Random thoughts on code bloat

EK701 · Sep 13, 2014

While updating an app on my iPhone today, I noted that the update was 40MB in size. For some reason, this got me to thinking about my early days in computers, starting in about 1979 or so. Of course, like most kids of that era, I used the Apple II, TRS-80, Atari 400/800, etc. Then in about 1981, I took a summer computer class at a local university and got an account on the VAX 11/780 running BSD4.1 (I think) and man was that cool! I got to program on a "mainframe"! The VAX 11/780 had a 5MHz processor, 16MB of RAM, and 8 28MB RK07 disk drives! Plus I had access to the ARPANet! I was in geek heaven. Oh, and don't forget "rogue"!

I also took a class at another local university and got access to their VAX/VMS system (don't remember the details), but I never really cared for VMS. I remember using a Teletype portable terminal with a 300 baud acoustic coupler modem that my mom scrounged from work (She worked for AT&T) to get into the VMS system from home.

Then came the 1/1/83 ARPANet "flag day" when the entire ARPANet switched from NCP to TCP/IP. Usenet access and mail came about around this time frame as well. The university with the VAX 11/780 got it upgraded to an 11/785 (7.5MHz CPU!) and got a 56k ARPANet/Internet connection. Anonymous FTP was blazing fast now!

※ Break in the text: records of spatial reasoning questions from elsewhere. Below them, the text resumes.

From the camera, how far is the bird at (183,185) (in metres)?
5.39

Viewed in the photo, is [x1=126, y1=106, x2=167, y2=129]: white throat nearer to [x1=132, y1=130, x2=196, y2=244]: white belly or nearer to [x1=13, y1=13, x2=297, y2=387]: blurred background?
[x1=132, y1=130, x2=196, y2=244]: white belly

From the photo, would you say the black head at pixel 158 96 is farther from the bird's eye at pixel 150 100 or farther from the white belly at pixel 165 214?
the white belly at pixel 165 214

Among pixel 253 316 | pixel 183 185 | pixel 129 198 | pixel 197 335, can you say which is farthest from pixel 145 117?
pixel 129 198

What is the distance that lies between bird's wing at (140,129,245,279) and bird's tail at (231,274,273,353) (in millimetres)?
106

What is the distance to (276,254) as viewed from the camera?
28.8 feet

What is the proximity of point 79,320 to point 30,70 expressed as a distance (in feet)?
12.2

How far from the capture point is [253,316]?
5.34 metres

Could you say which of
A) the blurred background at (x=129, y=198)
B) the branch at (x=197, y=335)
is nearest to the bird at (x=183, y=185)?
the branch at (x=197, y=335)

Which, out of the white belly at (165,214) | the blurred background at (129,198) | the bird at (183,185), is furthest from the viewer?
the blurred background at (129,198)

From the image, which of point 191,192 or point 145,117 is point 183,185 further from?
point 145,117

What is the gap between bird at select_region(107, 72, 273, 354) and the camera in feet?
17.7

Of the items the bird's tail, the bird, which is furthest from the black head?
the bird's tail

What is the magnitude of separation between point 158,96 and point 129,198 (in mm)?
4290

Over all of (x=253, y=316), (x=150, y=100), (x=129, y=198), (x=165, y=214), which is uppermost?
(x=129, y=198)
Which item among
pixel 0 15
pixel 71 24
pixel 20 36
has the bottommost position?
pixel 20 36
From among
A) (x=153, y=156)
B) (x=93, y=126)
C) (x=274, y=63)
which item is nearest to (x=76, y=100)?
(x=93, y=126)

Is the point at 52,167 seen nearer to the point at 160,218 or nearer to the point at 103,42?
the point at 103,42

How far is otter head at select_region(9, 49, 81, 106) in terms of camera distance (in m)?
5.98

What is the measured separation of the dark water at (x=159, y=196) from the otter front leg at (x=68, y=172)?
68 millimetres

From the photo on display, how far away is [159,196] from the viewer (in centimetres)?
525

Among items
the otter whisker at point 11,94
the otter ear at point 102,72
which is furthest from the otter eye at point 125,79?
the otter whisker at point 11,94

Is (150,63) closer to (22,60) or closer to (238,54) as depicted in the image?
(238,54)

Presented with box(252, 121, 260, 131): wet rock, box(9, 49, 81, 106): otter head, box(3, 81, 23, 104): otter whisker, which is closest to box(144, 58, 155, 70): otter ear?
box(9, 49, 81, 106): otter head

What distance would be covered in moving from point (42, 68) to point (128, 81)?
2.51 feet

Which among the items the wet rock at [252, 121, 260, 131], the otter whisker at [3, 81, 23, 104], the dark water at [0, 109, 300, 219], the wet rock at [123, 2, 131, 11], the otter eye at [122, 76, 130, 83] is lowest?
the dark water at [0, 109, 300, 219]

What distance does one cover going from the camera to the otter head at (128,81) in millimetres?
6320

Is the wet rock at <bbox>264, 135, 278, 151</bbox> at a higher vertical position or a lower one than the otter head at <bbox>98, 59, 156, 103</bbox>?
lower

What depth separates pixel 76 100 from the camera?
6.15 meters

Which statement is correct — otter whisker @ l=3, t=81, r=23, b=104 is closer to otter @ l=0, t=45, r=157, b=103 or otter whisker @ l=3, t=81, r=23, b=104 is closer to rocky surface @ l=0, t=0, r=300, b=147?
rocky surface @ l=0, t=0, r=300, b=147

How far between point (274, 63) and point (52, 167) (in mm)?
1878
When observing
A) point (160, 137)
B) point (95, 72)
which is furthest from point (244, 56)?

Fast forward to mid-1984. My mom was working for AT&T Computer Systems and she brought home a just introduced AT&T 3B2/300 mini computer. It had a whopping 2MB of RAM and a 10MB hard disk, plus the requisite 5 1/4" floppy disk (360k capacity if I remember right), a 4410 monochrome terminal, and most importantly a 300/1200 baud modem. The modem wasn't auto dial, though. You had to dial the number, then wne the remote end answered, you pushed a button on the modem and hung up the handset. I was on top of the geek world with this setup. I even had a Usenet email (remember bang path email addresses?) and news feed.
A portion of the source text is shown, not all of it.